_Supplied data_

-- Opening Marker --

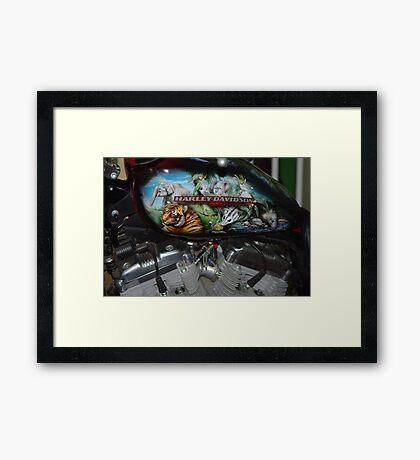Australia Zoo Raffle Framed Print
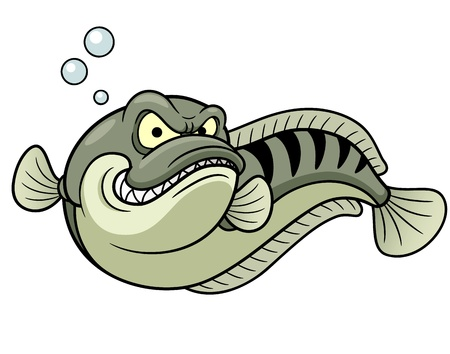 chevron snakehead: Vector illustration of Giant snakehead fish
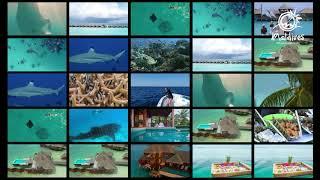 A Dozen Must Do Experiences in the Maldives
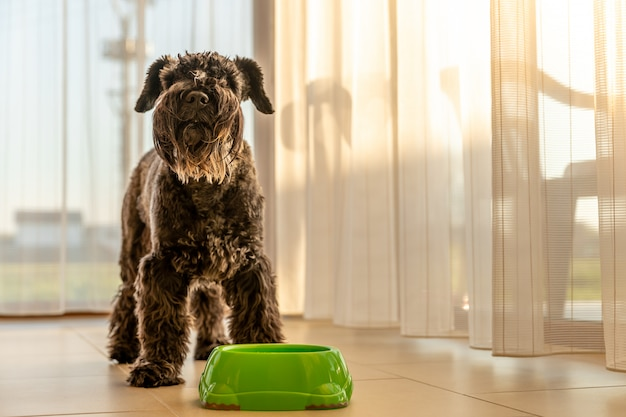 Mały Czarny Pies W Domu Przy Misce Z Wodą Lub Jedzeniem Premium Zdjęcia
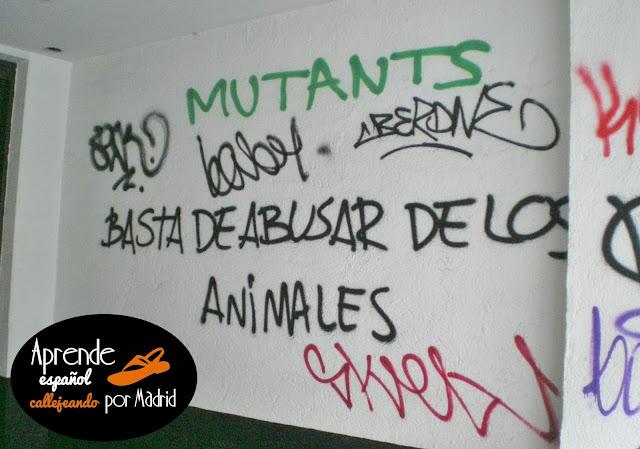 basta de abusar de los animales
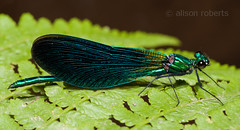 Beautiful Demoiselle (Calopteryx virgo) Male - Explored #72 15/8/12 (Ali -1963) Tags: nikon beautifuldemoiselle calopteryxvirgo tamron90mm28 d5000 tehidycountrypark alisonroberts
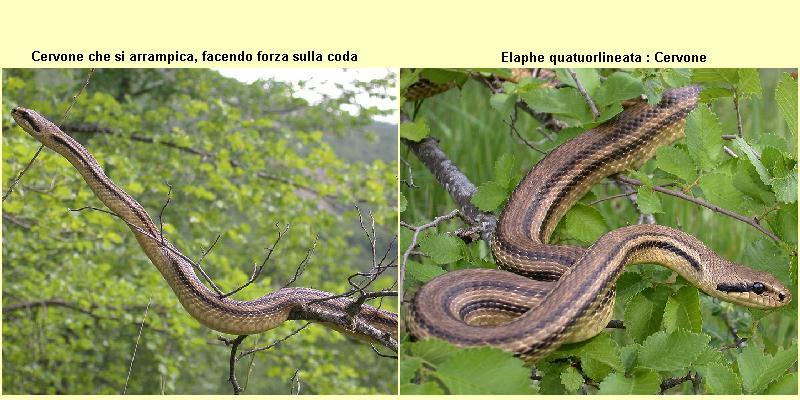 Rettili for Serpente frustone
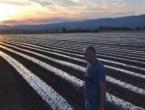 U hercegovačku zemlju zasađeno milijun sadnica paprike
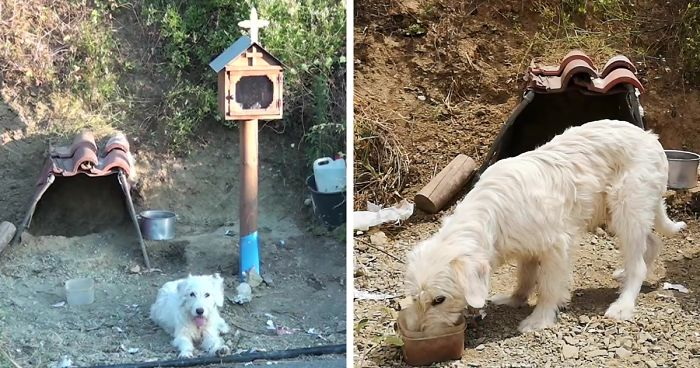 Loyal Dog Has Been Waiting By His Owner's Car Crash Site For 18 Months So Locals Built Him A Home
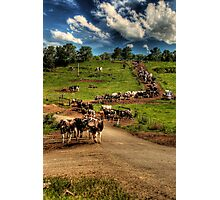 Cattle train Photographic Print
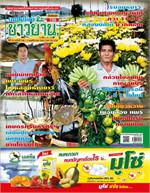 เทคโนโลยีชาวบ้าน ฉบับที่ 706 ปักษ์แรก พฤศจิกายน 2562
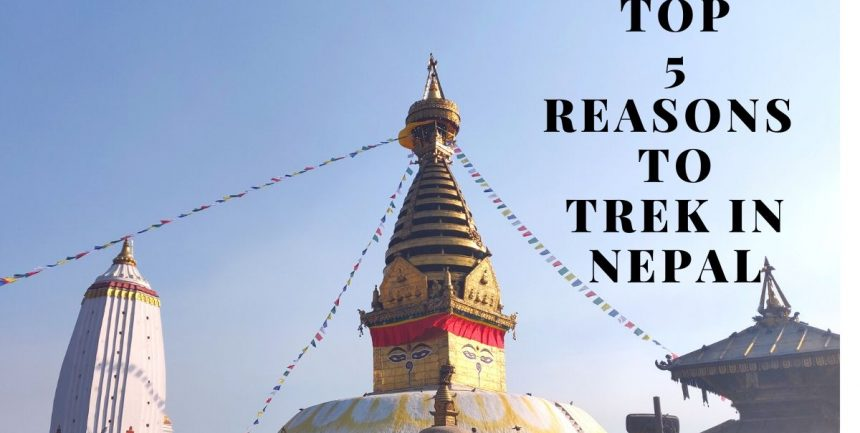 Top 5 reasons to trek in Nepal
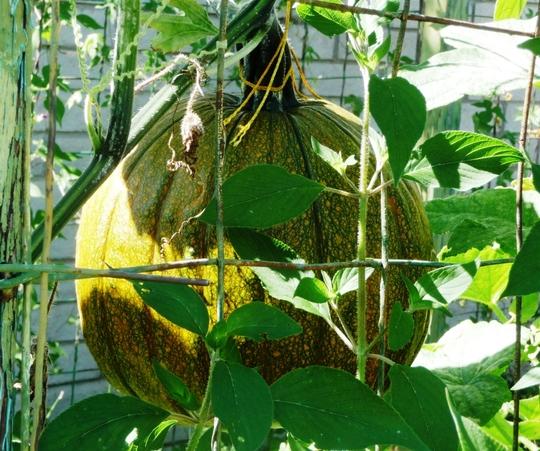 The Green Pumpkin Turneth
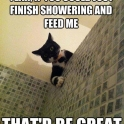 Yeah if you could just finish showering and feed me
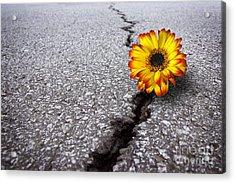 Flower In Asphalt Acrylic Print by Carlos Caetano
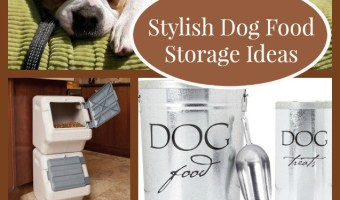 Stylish Dog Food Storage Ideas for Your Home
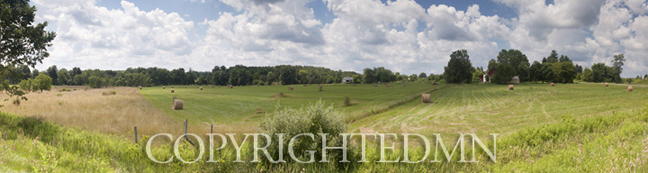 Farm & Field Panorama, Saugatuck, Michigan 10 – color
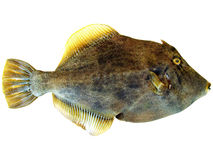 Pig Fish. Isolated on white background stock photo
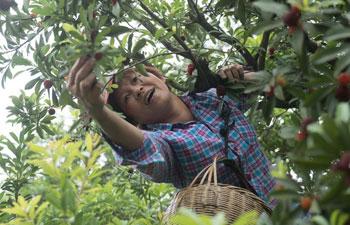 Waxberry enters harvest season in China's Zhejiang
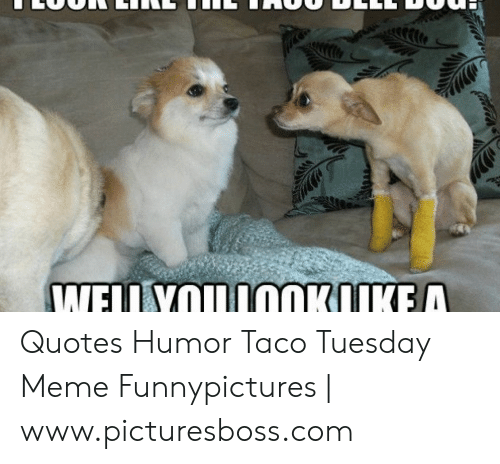 Taco Tuesday Meme: Quotes Humor Taco Tuesday Meme Funnypictures | www.picturesboss.com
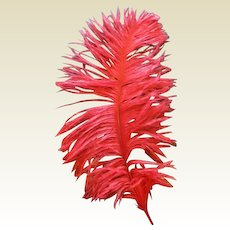 Beautiful vibrant Feather for your doll hat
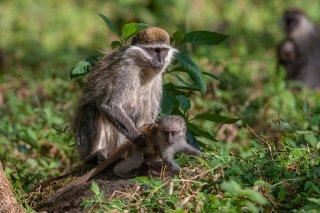 2M3A8674_-_Grivet_Monkey.jpg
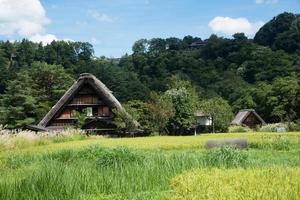Blick auf eine ländliche Gegend in Japan. traditionelles holzhaus in shirakawa go, japan foto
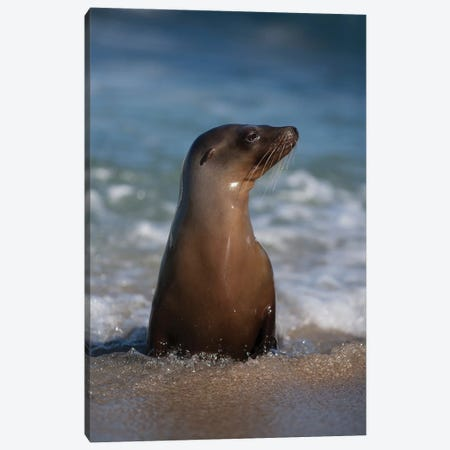USA, California, La Jolla. Young sea lion in beach water. Canvas Print #JYG97} by Jaynes Gallery Canvas Art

-- Closing Marker --

_Prompt_
With pictures omitted, repeat the entries above word for word from the line holding "chevron snakehead: Vector" down to the line holding "Rettili for Serpente frustone", keeping both of those lines.

_Result below_
 chevron snakehead: Vector illustration of Giant snakehead fish
 A Dozen Must Do Experiences in the Maldives
 Mały Czarny Pies W Domu Przy Misce Z Wodą Lub Jedzeniem Premium Zdjęcia
 basta de abusar de los animales
 Beautiful Demoiselle (Calopteryx virgo) Male - Explored #72 15/8/12 (Ali -1963) Tags: nikon beautifuldemoiselle calopteryxvirgo tamron90mm28 d5000 tehidycountrypark alisonroberts
 Rettili for Serpente frustone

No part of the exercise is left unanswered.